EXERCISES TO COMPLETE:
1. Restate the passage of the essay about preparing to interview Brian Mulroney starting at "Let me rewind." and ending at "pen. And extra-batteries.", substituting "backpack" for "briefcase".
2. Pick up the essay about preparing to interview Brian Mulroney from its last sentence and keep writing.

EXTRACT PROVIDED:
Sometimes, after a particularly profound interview, I need to spew the personal out of me, so that I can do my job properly. Such was the case after I interviewed former Canadian prime minister Brian Mulroney, and before I wrote the story, The Soft Power (R)evolution: Lawyer Lobbyists, Strategic Counsel and Rolodexes of Influence (Lexpert, February 2008).
by Marzena Czarnecka
It’s 12:30 a.m. I’m alone in a hotel room, ironing a wrinkle-free shirt and handwashing my underwear. All in honour of Brian Mulroney.
Let me rewind.
It’s 3:45 p.m. I’m in my house, reading Dr. Seuss’s Mr. Brown Can Moo to my 2.5 year-old, trying to convince my five-year-old to change out of his pajamas, brushing my teeth and cramming a laptop, a recorder, and a ziplock bag stocked with a tiny—non-threatening, unlikely to blow up a plane—toothpaste tube, toothbrush, and contact lens case into various pockets of a black leather briefcase.
Also, I cram in a notebook and a pen. And extra-batteries.
“We should leave in five minutes,” calls Sean—husband, driver. Generous owner of black leather briefcase, who, despite his own political affiliations—comes from a long line of NDP-voting Manitobans, my lover—desires me to look snazzy and professional as I interview the former prime minister and current lawyer.
“Ugh!” I holler. Two-and-a-half year old on hip and five-year-old attached to knee, I run into the bedroom. Clothes are laid out on bed. Skirt, shirt, socks. Brand new skirt. On the advice of my mother, who, I’m pretty sure, still hates Brian Mulroney on account of that GST thing. Or possibly just out of habit. Still, she’s an Old World duchess at heart, and no daughter of hers is going to go before a former prime minister wearing old rags. (Cost of skirt: $10. Plus GST.)
I cram the skirt, shirt and socks into the briefcase. It used to have a beautiful, streamlined look. Now it bulges. And I think it has toddler snot on it.
“We should leave now,” calls Sean.
“Downstairs, downstairs,” I command the kinder. “We have to get mama to the airport.” The kinder run down the stairs.
I brush my teeth, and throw a hairbrush into the briefcase. It now definitely bulges.
The two-and-a-half-year-old comes back upstairs and asks to be dressed in a panda costume. Fortunately, we have one. Except we can’t find the head. There is tragedy.
You’re thinking I missed my flight. I didn’t. One does not miss a flight if one is going to interview the former prime minister of Canada. A headless, teary-eyed panda blew me kisses as I raced through security. I made it just on time.
But I did arrive in Montreal with no underwear.
Hence—it’s 12:30 a.m. I’m in a hotel room in Montreal, all alone, blowing a pair of panties dry with a hairdryer.
And ironing the clothes I had crammed into the briefcase between the laptop and the recorder. My mother would be so proud. She probably thinks I can’t iron.
I have to confess, I don’t sleep much. I think I’m actually a little nervous. Not something I like to admit. I’d like to think myself more arrogant than that. Heck, I don’t even really like Brian Mulroney, do I? Never voted for him, and not just because I wasn’t old enough.

COLLECTED DATA:
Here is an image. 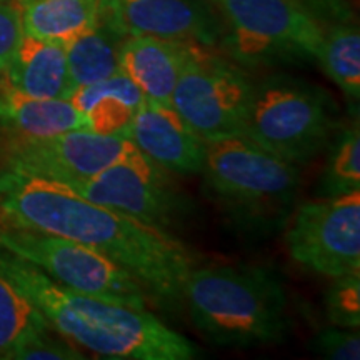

THE REPLIES:
1.
Let me rewind.
It’s 3:45 p.m. I’m in my house, reading Dr. Seuss’s Mr. Brown Can Moo to my 2.5 year-old, trying to convince my five-year-old to change out of his pajamas, brushing my teeth and cramming a laptop, a recorder, and a ziplock bag stocked with a tiny—non-threatening, unlikely to blow up a plane—toothpaste tube, toothbrush, and contact lens case into various pockets of a black leather backpack.
Also, I cram in a notebook and a pen. And extra-batteries.

2.
But I’m nervous. Because, let’s face it, he’s the former prime minister of Canada and if he wanted to, he could crush me like a little bug.
OK, he couldn’t. I’m too insignificant to start with to be crushed. Still, I’m a little nervous, and I miss my snotty children.
In the morning, when I stroll into the bathroom, I find my blow-dried panties floating in the toilet.
I wipe snot off the brief case and go meet Brian. Sans foundation garments. Fortunately, the skirt is long.
I will call him Brian in my head, I tell myself, because if I think of him as Mr. Mulroney, I will puke on his shoes.
I am so not a journalist at heart.
11 a.m. I meet Brian.
Rewind again. First, the warm-up act. Two lovely media and marketing people. They’re more anxious than I am. I relax. Then Norm Steinberg, managing partner of Ogilvy Renault, the law firm Brian practiced with before he ventured into politics and then re-joined after passing the reigns of the Progressive Conservative party to Kim Campbell in 1993. (You know what happened next, right?)
I know Norm. I like Norm. Norm calls Brian Brian. I no longer feel like puking. I am confident, powerful, pen-wielding author. Ha ha ha ha.
I think about all the other politicians I have known. Surprisingly, there are quite a few. And I have photos with many of them.
Number one: Ralph Klein. He’s the mayor of Calgary. I’m 10 or 11, and I probably don’t speak any English—we had just arrived in Canada a few weeks earlier. I’ve won some kind of art prize. Here’s the photo: a very young-looking Ralph, me, and a picture I’ve drawn of… the Calgary Tower? A giraffe? It’s hard to tell. But it’s very colourful.
By the way—I can’t draw. But Ralph can’t judge, so all is well.
Number two: Joe Clark. After he’s been prime minister the first time but before he was lured back to the fray the second time. Photo: Joe, me, and a half-a-dozen other pimply teenagers. We’re all holding plaques. I have no idea why. Joe looks sad.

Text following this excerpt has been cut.